Hundeschädel von Goyet - auf 31.000 Jahre datiert (mit freundlicher Genehmigung von Mietje Germonpré)

Erst im Oktober 2008 berichtete ein belgisches Archäologen-Team vom Königlich Belgischen Institut für Naturwissenschaften um Mietje Germonpré von einem prähistorischen Hundeschädel, der in der Höhle von Goyet in Belgien, also genau am anderen Ende der euroasiatischen Landmasse, gefunden wurde. Nach den Untersuchungen der belgischen Archäologen sei es das weltweit älteste uns bekannte Fossil eines Hundes. Das Alter dieses Hundeschädels wurde anhand sehr viel zuverlässigerer Methoden auf 31.700 Jahre geschätzt.

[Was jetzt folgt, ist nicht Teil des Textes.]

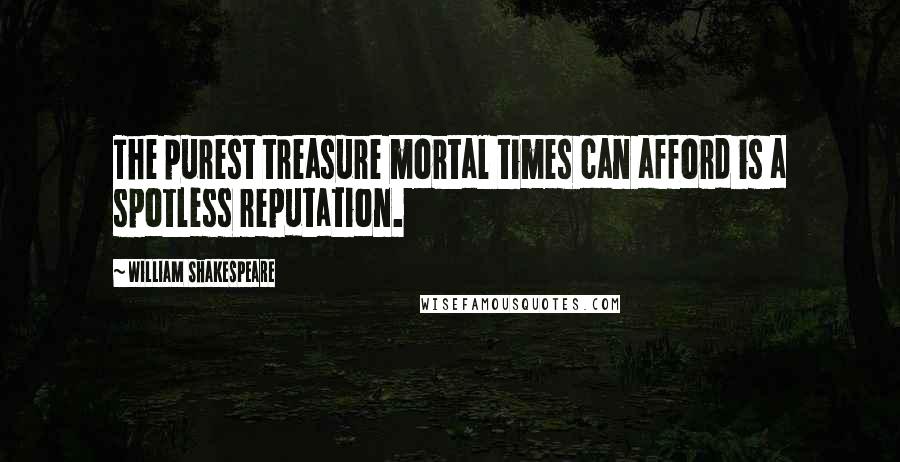 William Shakespeare Quotes: The purest treasure mortal times can afford is a spotless reputation.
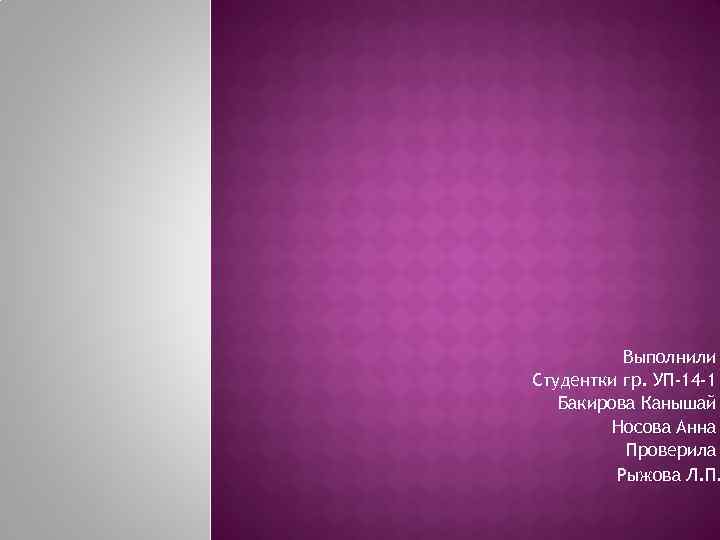 Выполнили Студентки гр. УП-14 -1 Бакирова Канышай Носова Анна Проверила Рыжова Л. П.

2. Die These, Menschen hätten vor 16.000 Jahren Wölfe als Nahrungsquelle gezüchtet, und dies aus einer Untersuchung der mtDNA abzuleiten, erscheint uns als äußerst gewagt. Man möge sich dies einmal praktisch vorstellen. Steinzeitmenschen sollen sich gerade Wölfe ausgesucht haben, um sie als Vieh zur Fleischgewinnung zu halten. Es gibt wohl kaum ein Tier, dass schwerer zu halten wäre als ein so intelligentes und wehrhaftes Raubtier wie der Wolf. Zumal auch der rein ökonomische Sinn kaum darstellbar ist. Um die paar Kilo Wolfsfleisch zu erhalten, hätten die Steinzeitmenschen eine Menge tierische Nahrungsreste oder Fleisch ranschaffen müssen, um dann ihre Wölfe zu mästen. Eine extrem unwirtschaftliche und aufwändige Form der Ernährung. Im allgemeinen gelten Schafe und Ziegen als erstes Vieh der Menschheit und diese Viehhaltung wurde vor etwa 10.000 Jahren erst durch die Mithilfe des Hundes möglich.


Man sollte sich auch die immer wieder behauptete, aber nie belegte stillschweigende Unterstellung anschauen, es sei der Mensch gewesen, der aktiv den Wolf gezähmt habe. Gerne wird das Märchen von dem guten Menschen erzählt, der sich eines verlorenen Wolfsbabys erbarmte.
Um Alter und Herkunft des Hundes zu verstehen, reicht eine mtDNA-Bestimmung keineswegs aus. Neben den biologischen und auch den archäologischen Befunden sollte man die Entwicklung der Menschheit verstehen, um die Entwicklung des Hundes verstehen zu können. Doch dazu später mehr.